Je poussai avec précaution la porte, et entrai dans le Château Neuf. J’écoutai attentivement et sans faire le moindre mouvement au moins pendant cinq minutes… Rien!… je devais m’être trompé… Cependant je ne fis point craquer d’allumettes et, le plus silencieusement que je pus, je gravis l’escalier et gagnai ma chambre. Là, je m’enfermai et seulement respirai à l’aise…
Cette vision continuait cependant à m’inquiéter plus que je ne me l’avouais à moi-même, et, bien que je me fusse couché, je ne parvenais point à m’endormir. Enfin, sans que je pusse en suivre la raison, la vision de la silhouette et la pensée de Darzac-Larsan se mêlaient étrangement dans mon esprit déséquilibré…
Si bien que j’en étais arrivé à me dire: je ne serai tranquille que lorsque je me serai assuré que M. Darzac lui-même n’est pas Larsan! Et je ne manquerai point de le faire à la prochaine occasion.
Oui, mais comment?… Lui tirer la barbe?… Si je me trompe, il me prendra pour un fou ou il devinera ma pensée et elle ne sera point faite pour le consoler de tous les malheurs dont il gémit. Il ne manquerait plus à son infortune que d’être soupçonné d’être Larsan!
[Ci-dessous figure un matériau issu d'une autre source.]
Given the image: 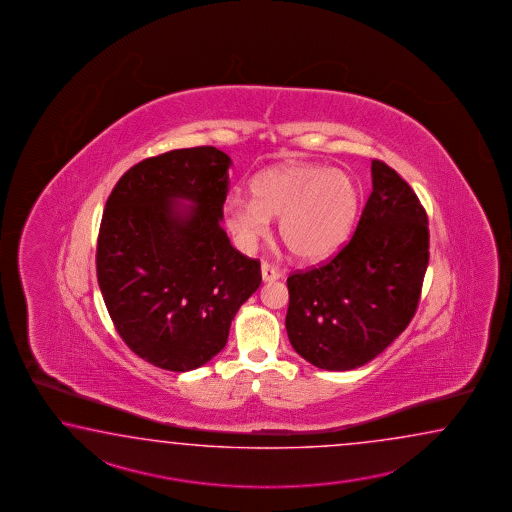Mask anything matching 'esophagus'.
Here are the masks:
<instances>
[{"label": "esophagus", "instance_id": "1", "mask_svg": "<svg viewBox=\"0 0 512 512\" xmlns=\"http://www.w3.org/2000/svg\"><path fill=\"white\" fill-rule=\"evenodd\" d=\"M282 278V271L278 267H274L271 263H261V280L263 282H274Z\"/></svg>", "mask_w": 512, "mask_h": 512}]
</instances>
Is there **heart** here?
Masks as SVG:
<instances>
[{"label": "heart", "mask_w": 512, "mask_h": 512, "mask_svg": "<svg viewBox=\"0 0 512 512\" xmlns=\"http://www.w3.org/2000/svg\"><path fill=\"white\" fill-rule=\"evenodd\" d=\"M252 199L230 196L223 214L232 236L252 249L280 218L283 245L298 260L322 261L348 240L359 214V186L351 175L320 164L289 163L258 175Z\"/></svg>", "instance_id": "1"}]
</instances>
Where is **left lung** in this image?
I'll return each mask as SVG.
<instances>
[{
  "mask_svg": "<svg viewBox=\"0 0 512 512\" xmlns=\"http://www.w3.org/2000/svg\"><path fill=\"white\" fill-rule=\"evenodd\" d=\"M373 190L348 245L326 265L287 278L285 327L320 370L364 366L414 318L428 267V218L414 190L371 161Z\"/></svg>",
  "mask_w": 512,
  "mask_h": 512,
  "instance_id": "1",
  "label": "left lung"
}]
</instances>
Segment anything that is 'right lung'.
I'll return each mask as SVG.
<instances>
[{"label": "right lung", "instance_id": "1", "mask_svg": "<svg viewBox=\"0 0 512 512\" xmlns=\"http://www.w3.org/2000/svg\"><path fill=\"white\" fill-rule=\"evenodd\" d=\"M230 164L214 146L144 159L104 208L98 287L122 340L157 368L196 370L216 357L260 287V261L221 229Z\"/></svg>", "mask_w": 512, "mask_h": 512}]
</instances>
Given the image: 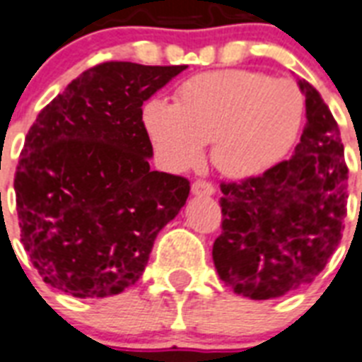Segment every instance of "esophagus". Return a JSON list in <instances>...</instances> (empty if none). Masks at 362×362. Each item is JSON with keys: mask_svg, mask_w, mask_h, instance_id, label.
Here are the masks:
<instances>
[{"mask_svg": "<svg viewBox=\"0 0 362 362\" xmlns=\"http://www.w3.org/2000/svg\"><path fill=\"white\" fill-rule=\"evenodd\" d=\"M191 193H193V195H214V193H216V186H214L211 182L197 180L193 182V186H191Z\"/></svg>", "mask_w": 362, "mask_h": 362, "instance_id": "obj_1", "label": "esophagus"}]
</instances>
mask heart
<instances>
[{
    "label": "heart",
    "instance_id": "obj_1",
    "mask_svg": "<svg viewBox=\"0 0 362 362\" xmlns=\"http://www.w3.org/2000/svg\"><path fill=\"white\" fill-rule=\"evenodd\" d=\"M298 85L251 70H219L187 79L175 104L151 100L143 122L158 154L182 171L211 160L223 175L247 178L269 171L290 152L303 124Z\"/></svg>",
    "mask_w": 362,
    "mask_h": 362
}]
</instances>
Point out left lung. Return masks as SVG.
Wrapping results in <instances>:
<instances>
[{"label":"left lung","instance_id":"left-lung-1","mask_svg":"<svg viewBox=\"0 0 362 362\" xmlns=\"http://www.w3.org/2000/svg\"><path fill=\"white\" fill-rule=\"evenodd\" d=\"M303 134L292 158L242 182H221V236L211 257L221 281L251 299L310 283L342 240L348 165L333 113L308 81Z\"/></svg>","mask_w":362,"mask_h":362}]
</instances>
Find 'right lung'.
Returning <instances> with one entry per match:
<instances>
[{"mask_svg": "<svg viewBox=\"0 0 362 362\" xmlns=\"http://www.w3.org/2000/svg\"><path fill=\"white\" fill-rule=\"evenodd\" d=\"M186 69L100 63L38 113L14 191L23 249L44 283L85 299L139 281L189 195L187 178L148 165L143 102Z\"/></svg>", "mask_w": 362, "mask_h": 362, "instance_id": "right-lung-1", "label": "right lung"}]
</instances>
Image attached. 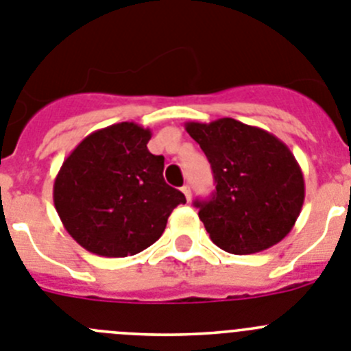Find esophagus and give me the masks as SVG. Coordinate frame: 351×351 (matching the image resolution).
Segmentation results:
<instances>
[{"label": "esophagus", "instance_id": "1", "mask_svg": "<svg viewBox=\"0 0 351 351\" xmlns=\"http://www.w3.org/2000/svg\"><path fill=\"white\" fill-rule=\"evenodd\" d=\"M182 192H183V194H185V197H187V201H191V197H192V191H191V187H189V185H183V187H182Z\"/></svg>", "mask_w": 351, "mask_h": 351}]
</instances>
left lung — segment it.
I'll use <instances>...</instances> for the list:
<instances>
[{
    "label": "left lung",
    "mask_w": 351,
    "mask_h": 351,
    "mask_svg": "<svg viewBox=\"0 0 351 351\" xmlns=\"http://www.w3.org/2000/svg\"><path fill=\"white\" fill-rule=\"evenodd\" d=\"M185 129L210 160L217 183L208 201L194 203L211 241L234 255L282 241L304 203V178L289 147L229 117L187 122Z\"/></svg>",
    "instance_id": "obj_1"
}]
</instances>
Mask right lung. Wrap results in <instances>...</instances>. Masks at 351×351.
Wrapping results in <instances>:
<instances>
[{
	"label": "right lung",
	"mask_w": 351,
	"mask_h": 351,
	"mask_svg": "<svg viewBox=\"0 0 351 351\" xmlns=\"http://www.w3.org/2000/svg\"><path fill=\"white\" fill-rule=\"evenodd\" d=\"M150 129L121 122L90 132L66 157L53 204L69 236L103 257H128L162 236L185 195L164 182V157L148 152Z\"/></svg>",
	"instance_id": "add662e5"
}]
</instances>
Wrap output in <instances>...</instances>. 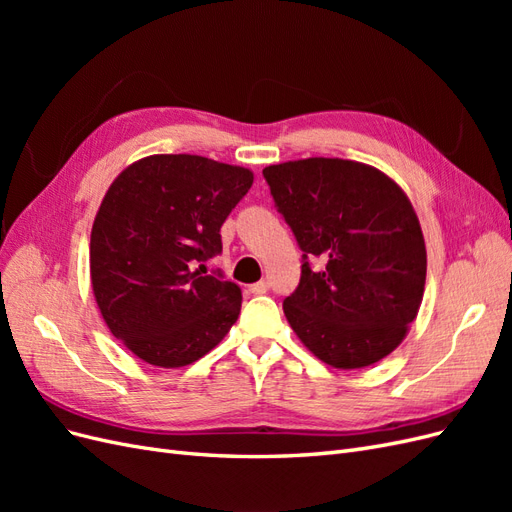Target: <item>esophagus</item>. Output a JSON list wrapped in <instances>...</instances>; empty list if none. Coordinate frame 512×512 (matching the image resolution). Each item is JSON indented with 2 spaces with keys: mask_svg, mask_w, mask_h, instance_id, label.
<instances>
[{
  "mask_svg": "<svg viewBox=\"0 0 512 512\" xmlns=\"http://www.w3.org/2000/svg\"><path fill=\"white\" fill-rule=\"evenodd\" d=\"M250 292H252V294H267V292H269V284H267L265 280H260L258 284H252V286H250Z\"/></svg>",
  "mask_w": 512,
  "mask_h": 512,
  "instance_id": "1",
  "label": "esophagus"
}]
</instances>
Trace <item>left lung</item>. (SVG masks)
<instances>
[{
	"label": "left lung",
	"instance_id": "8db88e82",
	"mask_svg": "<svg viewBox=\"0 0 512 512\" xmlns=\"http://www.w3.org/2000/svg\"><path fill=\"white\" fill-rule=\"evenodd\" d=\"M262 177L303 252L299 286L284 299L290 327L333 367L378 363L406 337L425 290L408 196L380 170L339 158L275 164Z\"/></svg>",
	"mask_w": 512,
	"mask_h": 512
}]
</instances>
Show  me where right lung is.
<instances>
[{
  "mask_svg": "<svg viewBox=\"0 0 512 512\" xmlns=\"http://www.w3.org/2000/svg\"><path fill=\"white\" fill-rule=\"evenodd\" d=\"M247 168L200 156H149L108 188L91 228V284L104 322L138 359L183 367L237 322L241 290L207 273L220 228L252 188Z\"/></svg>",
  "mask_w": 512,
  "mask_h": 512,
  "instance_id": "obj_1",
  "label": "right lung"
}]
</instances>
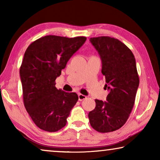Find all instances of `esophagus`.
<instances>
[{"instance_id": "1", "label": "esophagus", "mask_w": 160, "mask_h": 160, "mask_svg": "<svg viewBox=\"0 0 160 160\" xmlns=\"http://www.w3.org/2000/svg\"><path fill=\"white\" fill-rule=\"evenodd\" d=\"M86 98H87V96L82 95V94H78V100H79L80 101H82V100L86 99Z\"/></svg>"}]
</instances>
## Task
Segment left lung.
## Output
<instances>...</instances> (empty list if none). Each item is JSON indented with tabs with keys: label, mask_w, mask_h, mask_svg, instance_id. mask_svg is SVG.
I'll use <instances>...</instances> for the list:
<instances>
[{
	"label": "left lung",
	"mask_w": 160,
	"mask_h": 160,
	"mask_svg": "<svg viewBox=\"0 0 160 160\" xmlns=\"http://www.w3.org/2000/svg\"><path fill=\"white\" fill-rule=\"evenodd\" d=\"M102 62V73L108 90L106 102L95 100V108L89 113L91 126L100 132H113L128 120L139 86L135 57L117 38L100 36L89 39Z\"/></svg>",
	"instance_id": "left-lung-1"
}]
</instances>
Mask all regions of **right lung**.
<instances>
[{"label": "right lung", "instance_id": "right-lung-1", "mask_svg": "<svg viewBox=\"0 0 160 160\" xmlns=\"http://www.w3.org/2000/svg\"><path fill=\"white\" fill-rule=\"evenodd\" d=\"M86 40L83 36H46L26 49L19 70L24 105L41 130L56 132L65 127L78 101L77 94L58 89L54 82Z\"/></svg>", "mask_w": 160, "mask_h": 160}]
</instances>
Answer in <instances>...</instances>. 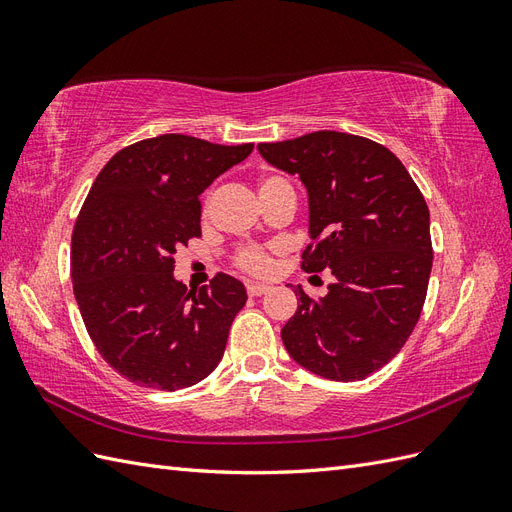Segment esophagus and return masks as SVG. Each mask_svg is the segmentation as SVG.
I'll return each mask as SVG.
<instances>
[{
  "instance_id": "esophagus-1",
  "label": "esophagus",
  "mask_w": 512,
  "mask_h": 512,
  "mask_svg": "<svg viewBox=\"0 0 512 512\" xmlns=\"http://www.w3.org/2000/svg\"><path fill=\"white\" fill-rule=\"evenodd\" d=\"M269 292V286H265V284H247V294H250V297H262V294H267Z\"/></svg>"
}]
</instances>
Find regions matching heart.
<instances>
[{"instance_id":"heart-1","label":"heart","mask_w":512,"mask_h":512,"mask_svg":"<svg viewBox=\"0 0 512 512\" xmlns=\"http://www.w3.org/2000/svg\"><path fill=\"white\" fill-rule=\"evenodd\" d=\"M277 185H288L282 177L277 175H265L260 177L258 181V194L267 192V190H273L277 188ZM235 265L241 269V271H247L252 275H269L271 269H273V260L269 256L267 250H262V247H241V250L235 254Z\"/></svg>"}]
</instances>
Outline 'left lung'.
<instances>
[{
	"label": "left lung",
	"instance_id": "1",
	"mask_svg": "<svg viewBox=\"0 0 512 512\" xmlns=\"http://www.w3.org/2000/svg\"><path fill=\"white\" fill-rule=\"evenodd\" d=\"M258 151L307 190L312 243L301 269L335 277L322 299L292 286L301 303L282 342L312 374L363 380L421 318L433 260L425 198L395 153L363 136L320 130Z\"/></svg>",
	"mask_w": 512,
	"mask_h": 512
}]
</instances>
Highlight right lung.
Wrapping results in <instances>:
<instances>
[{
	"label": "right lung",
	"mask_w": 512,
	"mask_h": 512,
	"mask_svg": "<svg viewBox=\"0 0 512 512\" xmlns=\"http://www.w3.org/2000/svg\"><path fill=\"white\" fill-rule=\"evenodd\" d=\"M252 149L162 134L117 151L91 185L72 230L74 299L91 342L126 380L177 391L222 361L245 286L218 273L188 290L173 256L200 237L198 196Z\"/></svg>",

Soudain, je rejetai mes couvertures, je m’assis sur mon lit, et m’écriai:
«L’Australie!»
Je venais de me souvenir d’un épisode dont j’ai parlé au commencement de ce récit. On se rappelle que, lors de l’accident du laboratoire, j’avais accompagné M. Robert Darzac chez le pharmacien. Or, dans le moment qu’on le soignait, comme il avait dû ôter sa jaquette, la manche de sa chemise, dans un faux mouvement, s’était relevée jusqu’au coude et y avait été arrêtée pendant toute la séance, ce qui m’avait permis de constater que M. Darzac avait, près de la saignée du bras droit une large «tache de naissance» dont les contours semblaient curieusement suivre le dessin géographique de l’Australie. Mentalement, pendant que le pharmacien opérait, je n’avais pu m’empêcher de placer, sur ce bras, aux endroits qu’elles occupent sur la carte, Melbourne, Sydney, Adélaïde; et il y avait encore sous cette large tache une autre toute petite tache située dans les environs de la terre dite de Tasmanie.